Tuesday, August 10, 2010

How Our Current System of Entitlements Harm the Economy

Yesterday, I called for a reform of the American system of entitlements. Today, I want to explain a few reasons how entitlements harm the economy.

The purpose of a stable economy is to provide material goods and services to the individuals within a nation. I assume that wealth is consumed every year (food, fuel) or over multiple years (cars, housing) and must be continually replaced by productive work. A stable economy capable of providing a high standard of living requires several components:

1. Incentives for individuals to work and produce. This means that an individual needs to expect to keep the fruits of his labors. High taxes and lack of private property protection are negative incentives. Thus, taxes must be kept low and private property respected.
2. Producers need a stable money supply in order to make long-term investments in time and effort.
3. A large percent of the population must be engaged in productive work.

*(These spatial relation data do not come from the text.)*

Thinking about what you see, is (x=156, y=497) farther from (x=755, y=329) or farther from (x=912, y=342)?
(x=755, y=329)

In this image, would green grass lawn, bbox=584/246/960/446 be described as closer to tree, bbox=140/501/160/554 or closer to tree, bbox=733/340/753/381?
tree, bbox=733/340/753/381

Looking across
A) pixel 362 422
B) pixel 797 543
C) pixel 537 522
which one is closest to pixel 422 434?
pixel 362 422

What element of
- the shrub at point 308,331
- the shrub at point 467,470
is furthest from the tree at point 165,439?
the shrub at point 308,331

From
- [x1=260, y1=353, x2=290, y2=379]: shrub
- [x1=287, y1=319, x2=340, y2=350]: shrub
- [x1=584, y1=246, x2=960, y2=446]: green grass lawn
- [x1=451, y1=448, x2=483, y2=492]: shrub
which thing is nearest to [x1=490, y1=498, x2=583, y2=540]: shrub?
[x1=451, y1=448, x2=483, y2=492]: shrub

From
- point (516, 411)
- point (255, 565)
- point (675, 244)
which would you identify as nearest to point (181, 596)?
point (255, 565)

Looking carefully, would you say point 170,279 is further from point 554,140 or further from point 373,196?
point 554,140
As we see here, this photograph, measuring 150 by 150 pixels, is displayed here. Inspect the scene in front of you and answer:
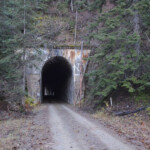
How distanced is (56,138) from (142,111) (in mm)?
5835

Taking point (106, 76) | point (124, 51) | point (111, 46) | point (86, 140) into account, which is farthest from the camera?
point (106, 76)

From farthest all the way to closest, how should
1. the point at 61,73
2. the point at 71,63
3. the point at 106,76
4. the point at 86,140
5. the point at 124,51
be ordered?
the point at 61,73
the point at 71,63
the point at 106,76
the point at 124,51
the point at 86,140

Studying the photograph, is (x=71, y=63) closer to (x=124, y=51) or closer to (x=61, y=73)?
(x=61, y=73)

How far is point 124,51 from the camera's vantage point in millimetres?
12086

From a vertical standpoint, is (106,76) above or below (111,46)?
below

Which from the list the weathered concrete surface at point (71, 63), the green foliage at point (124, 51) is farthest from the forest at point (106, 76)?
the weathered concrete surface at point (71, 63)

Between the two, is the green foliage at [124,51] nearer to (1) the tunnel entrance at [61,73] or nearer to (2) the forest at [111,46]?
(2) the forest at [111,46]

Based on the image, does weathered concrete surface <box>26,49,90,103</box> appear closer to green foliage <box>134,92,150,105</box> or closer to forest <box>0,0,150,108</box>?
forest <box>0,0,150,108</box>

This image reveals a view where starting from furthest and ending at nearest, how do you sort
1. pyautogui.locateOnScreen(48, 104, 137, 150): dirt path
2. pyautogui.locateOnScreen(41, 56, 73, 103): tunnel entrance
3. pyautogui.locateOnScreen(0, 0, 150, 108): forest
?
pyautogui.locateOnScreen(41, 56, 73, 103): tunnel entrance → pyautogui.locateOnScreen(0, 0, 150, 108): forest → pyautogui.locateOnScreen(48, 104, 137, 150): dirt path

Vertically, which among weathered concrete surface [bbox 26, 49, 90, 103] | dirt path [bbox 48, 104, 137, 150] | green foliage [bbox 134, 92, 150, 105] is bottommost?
dirt path [bbox 48, 104, 137, 150]

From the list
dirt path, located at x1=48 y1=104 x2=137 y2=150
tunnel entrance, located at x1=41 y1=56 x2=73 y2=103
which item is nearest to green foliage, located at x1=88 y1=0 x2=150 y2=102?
dirt path, located at x1=48 y1=104 x2=137 y2=150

The current entitlement system is decreasing our standard of living in two ways:

First: it pays able bodied individuals capable of productive work to not work thus entitlements decreases the number of individuals working. As the number of individuals paid not to work increases, the burden on the few remaining productive workers increases adding stress and reducing profits until profits disappear and production stops. If the number of individuals receiving government handouts continues to increases, America will reach a point where the economy will stall and shrink requiring a reduction in everyone’s standard of living.

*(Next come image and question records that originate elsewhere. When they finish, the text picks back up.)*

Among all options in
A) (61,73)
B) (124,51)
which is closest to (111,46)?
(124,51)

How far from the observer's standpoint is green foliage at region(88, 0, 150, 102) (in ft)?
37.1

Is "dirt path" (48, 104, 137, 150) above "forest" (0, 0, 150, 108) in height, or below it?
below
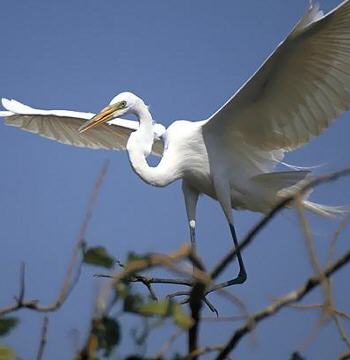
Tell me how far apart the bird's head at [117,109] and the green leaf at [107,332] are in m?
4.50

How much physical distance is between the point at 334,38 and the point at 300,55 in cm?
30

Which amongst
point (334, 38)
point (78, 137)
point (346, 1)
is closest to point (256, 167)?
point (334, 38)

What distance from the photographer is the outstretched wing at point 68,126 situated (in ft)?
20.8

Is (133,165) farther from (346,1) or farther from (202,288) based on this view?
(202,288)

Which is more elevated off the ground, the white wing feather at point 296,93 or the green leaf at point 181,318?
the white wing feather at point 296,93

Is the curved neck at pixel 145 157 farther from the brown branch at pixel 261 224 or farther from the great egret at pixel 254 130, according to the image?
the brown branch at pixel 261 224

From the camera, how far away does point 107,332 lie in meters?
0.51

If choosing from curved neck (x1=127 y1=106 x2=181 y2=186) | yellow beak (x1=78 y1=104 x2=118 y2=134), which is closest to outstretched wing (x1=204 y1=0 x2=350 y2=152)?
curved neck (x1=127 y1=106 x2=181 y2=186)

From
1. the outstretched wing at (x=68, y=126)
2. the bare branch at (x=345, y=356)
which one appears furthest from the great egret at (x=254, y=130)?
the bare branch at (x=345, y=356)

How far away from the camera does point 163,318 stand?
50 cm

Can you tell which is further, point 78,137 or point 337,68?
point 78,137

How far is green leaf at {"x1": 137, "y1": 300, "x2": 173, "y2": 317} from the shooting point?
499mm

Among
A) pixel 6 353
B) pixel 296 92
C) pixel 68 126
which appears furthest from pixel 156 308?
pixel 68 126

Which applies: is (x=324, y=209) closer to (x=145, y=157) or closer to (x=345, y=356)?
(x=145, y=157)
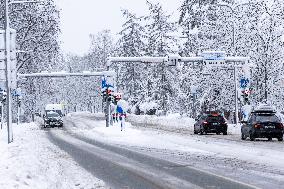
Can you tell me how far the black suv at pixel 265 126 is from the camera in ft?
101

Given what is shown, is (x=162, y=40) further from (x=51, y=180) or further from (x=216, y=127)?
(x=51, y=180)

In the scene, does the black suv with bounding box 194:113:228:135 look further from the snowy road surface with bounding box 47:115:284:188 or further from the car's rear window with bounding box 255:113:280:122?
the snowy road surface with bounding box 47:115:284:188

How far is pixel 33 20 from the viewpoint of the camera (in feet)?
194

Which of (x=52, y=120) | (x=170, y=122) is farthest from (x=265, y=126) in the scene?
(x=52, y=120)

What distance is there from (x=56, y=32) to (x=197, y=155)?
1567 inches

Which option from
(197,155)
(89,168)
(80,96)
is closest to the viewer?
(89,168)

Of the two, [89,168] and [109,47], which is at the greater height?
[109,47]

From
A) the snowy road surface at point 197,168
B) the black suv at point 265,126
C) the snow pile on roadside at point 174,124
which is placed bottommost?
the snow pile on roadside at point 174,124

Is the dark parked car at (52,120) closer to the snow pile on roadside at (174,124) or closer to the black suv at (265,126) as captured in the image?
the snow pile on roadside at (174,124)

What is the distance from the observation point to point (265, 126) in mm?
30875

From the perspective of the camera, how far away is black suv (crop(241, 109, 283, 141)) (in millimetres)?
30719

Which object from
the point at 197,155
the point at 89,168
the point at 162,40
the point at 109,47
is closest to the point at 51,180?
the point at 89,168

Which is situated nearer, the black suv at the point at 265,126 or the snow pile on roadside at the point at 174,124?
the black suv at the point at 265,126

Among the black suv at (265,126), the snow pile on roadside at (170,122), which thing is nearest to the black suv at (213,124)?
the black suv at (265,126)
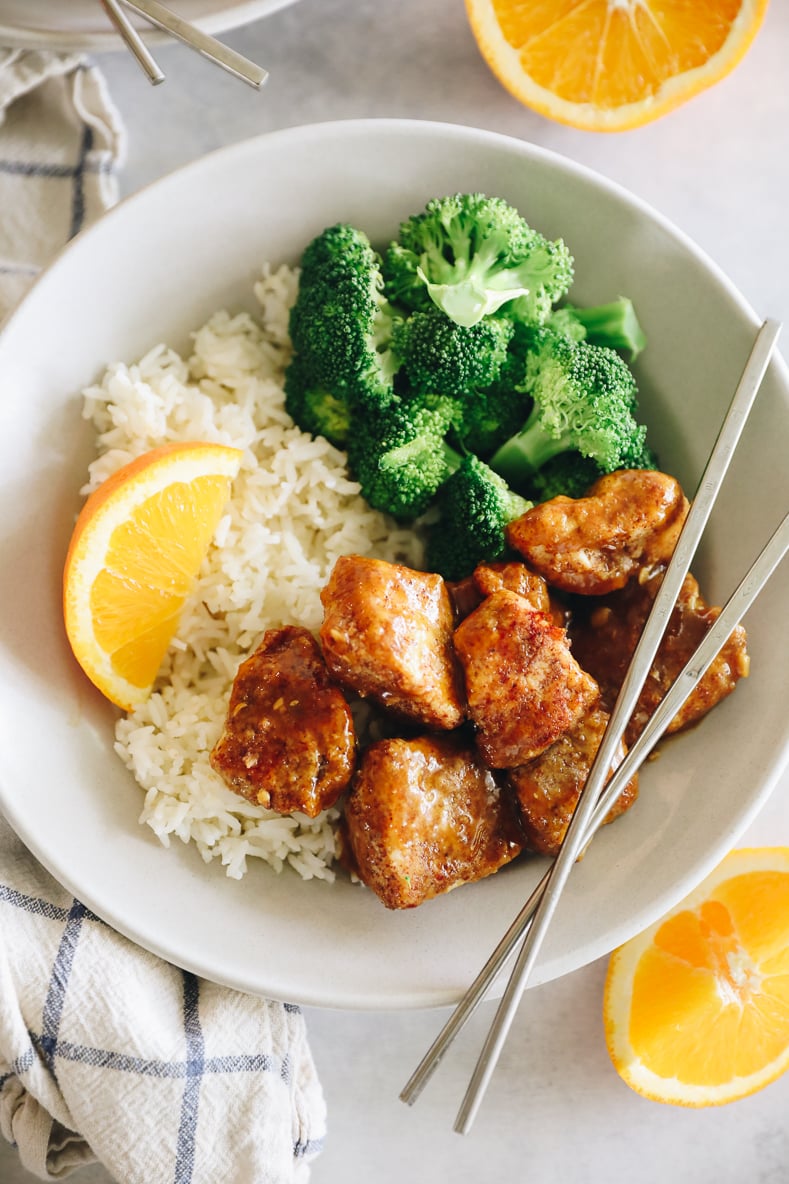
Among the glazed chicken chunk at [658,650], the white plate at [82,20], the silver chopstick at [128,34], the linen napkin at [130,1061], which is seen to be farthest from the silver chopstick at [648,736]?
the white plate at [82,20]

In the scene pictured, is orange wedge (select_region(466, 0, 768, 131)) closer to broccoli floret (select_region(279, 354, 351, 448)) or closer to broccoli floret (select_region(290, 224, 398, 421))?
broccoli floret (select_region(290, 224, 398, 421))

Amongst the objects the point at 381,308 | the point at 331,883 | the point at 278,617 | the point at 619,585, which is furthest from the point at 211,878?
the point at 381,308

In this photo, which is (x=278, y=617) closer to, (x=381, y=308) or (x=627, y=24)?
(x=381, y=308)

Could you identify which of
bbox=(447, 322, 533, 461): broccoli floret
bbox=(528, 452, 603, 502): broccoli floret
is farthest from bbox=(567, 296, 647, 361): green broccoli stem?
bbox=(528, 452, 603, 502): broccoli floret

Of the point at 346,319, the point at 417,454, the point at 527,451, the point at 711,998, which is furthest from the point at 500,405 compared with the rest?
the point at 711,998

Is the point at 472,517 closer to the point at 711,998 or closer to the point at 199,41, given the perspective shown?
the point at 199,41
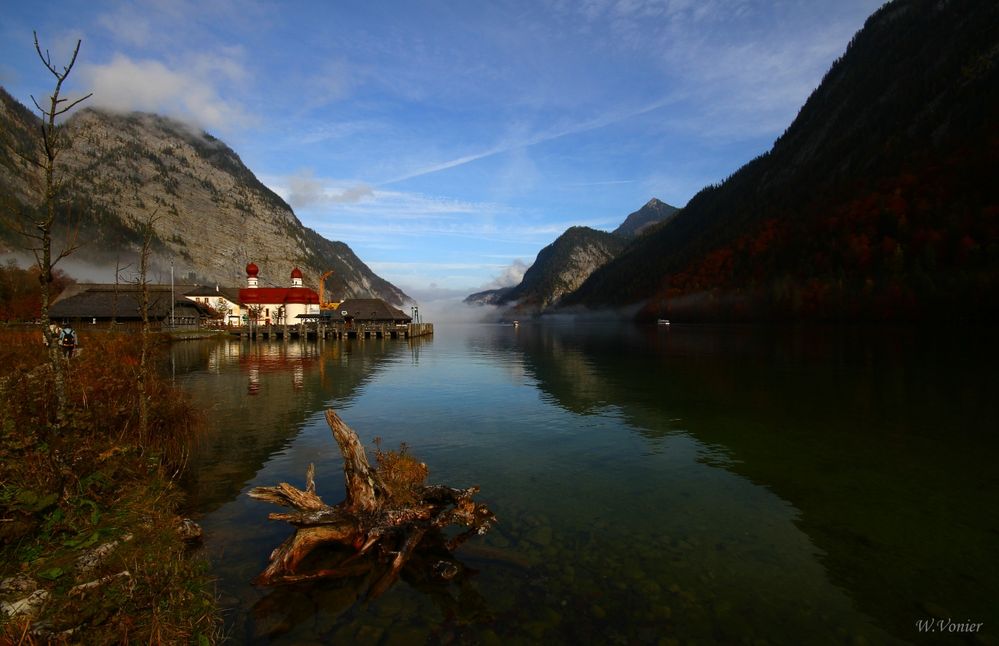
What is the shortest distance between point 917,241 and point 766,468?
377ft

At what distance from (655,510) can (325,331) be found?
8233 cm

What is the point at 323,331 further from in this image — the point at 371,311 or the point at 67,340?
the point at 67,340

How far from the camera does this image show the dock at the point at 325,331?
86.1 metres

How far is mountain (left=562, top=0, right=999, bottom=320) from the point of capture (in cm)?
9175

Second: increasing the size of entitlement budgets takes resources away from the productive workers in society called capital. Capital is needed to buy equipment such as tractors needed for farming or heavy machinery needed in a factory. Instead of buying a piece of equipment that would produce lumber or computers, government takes this money and buys someone food. Thus, capital is taken away from production and invested poorly in consumption. Entitlements decrease the ability of industry to invest in production which, by itself, reduces everyone’s standard of living over time.

The question is not if people should be helped or taken care of. The question is if the needy should be encouraged or even required to shoulder some of the burden of providing for their own needs. To me it is simple, we reform the entitlement system and encourage more production which will lead to an increase in everyone’s standard of living or continue the present system which will result in an increase in poverty and suffering.

Monday, August 9, 2010

A Call to Reform the Entitlement System

I believe that America’s economic, social and political problems cannot be solved until after we address and reform our dysfunctional entitlement system (food stamps, welfare, unemployment, etc.).

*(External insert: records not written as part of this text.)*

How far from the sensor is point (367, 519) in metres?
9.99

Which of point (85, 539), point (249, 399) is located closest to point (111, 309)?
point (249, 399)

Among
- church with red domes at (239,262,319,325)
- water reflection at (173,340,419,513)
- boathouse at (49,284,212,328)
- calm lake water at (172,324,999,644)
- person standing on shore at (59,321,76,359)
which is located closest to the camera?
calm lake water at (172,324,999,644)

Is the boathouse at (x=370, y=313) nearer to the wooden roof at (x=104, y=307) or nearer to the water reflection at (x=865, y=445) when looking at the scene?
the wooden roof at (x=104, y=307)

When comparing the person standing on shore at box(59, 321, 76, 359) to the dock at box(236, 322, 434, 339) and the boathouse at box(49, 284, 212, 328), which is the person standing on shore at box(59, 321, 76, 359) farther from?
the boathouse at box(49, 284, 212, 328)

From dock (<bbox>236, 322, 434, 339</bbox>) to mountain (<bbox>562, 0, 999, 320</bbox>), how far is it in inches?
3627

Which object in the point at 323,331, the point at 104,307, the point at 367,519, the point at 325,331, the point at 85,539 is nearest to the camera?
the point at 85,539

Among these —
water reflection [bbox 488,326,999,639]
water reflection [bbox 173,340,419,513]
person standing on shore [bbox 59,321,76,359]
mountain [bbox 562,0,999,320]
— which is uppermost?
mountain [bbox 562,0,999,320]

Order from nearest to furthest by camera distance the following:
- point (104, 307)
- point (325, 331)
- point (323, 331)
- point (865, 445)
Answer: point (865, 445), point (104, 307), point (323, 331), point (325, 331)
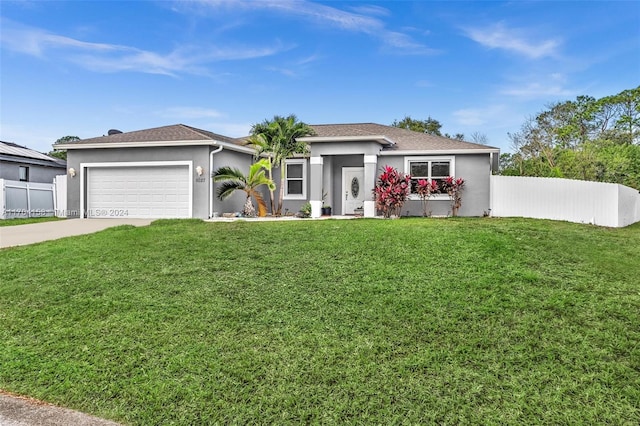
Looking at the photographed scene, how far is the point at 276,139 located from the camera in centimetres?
1656

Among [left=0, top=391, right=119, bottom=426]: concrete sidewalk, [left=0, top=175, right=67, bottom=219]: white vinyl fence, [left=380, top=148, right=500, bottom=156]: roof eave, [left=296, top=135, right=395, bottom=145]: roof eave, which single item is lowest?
[left=0, top=391, right=119, bottom=426]: concrete sidewalk

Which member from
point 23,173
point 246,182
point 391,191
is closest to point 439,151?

The current system causes more harm than good. It burdens our economy with high taxes by paying individuals not to work. It is changing our system of limited government into a centralized bureaucratic state. And, it is destroying the traditional two-parent family.

The federal government was never meant to take care of individuals within the individual states. This is a state responsibility. The way to reform entitlements requires a two pronged attack.
1. Transfer responsibility for these programs back to the states without federal regulations. This simple act would reduce overhead costs by 30 percent and go a long way to reducing our federal deficit. (63 percent of the federal budget is consumed by entitlements)
2. Change the nature of most entitlement programs from a dependency, handout system to a system that gives people skills and opportunities to take care of themselves.

To begin this process, I am going to suggest Idaho create a pilot program that uses correct principles of charity with the end in sight of reforming all social programs over the next 10 years. A pilot program is needed to compare and contrast the two approaches to helping the needy. Once the Idaho program is implemented and functioning, it will be easy to compare and contrast the two approaches demonstrating the need to phase out our current dysfunctional system of entitlements.

I am interested in what you think. Is it time to reform entitlements?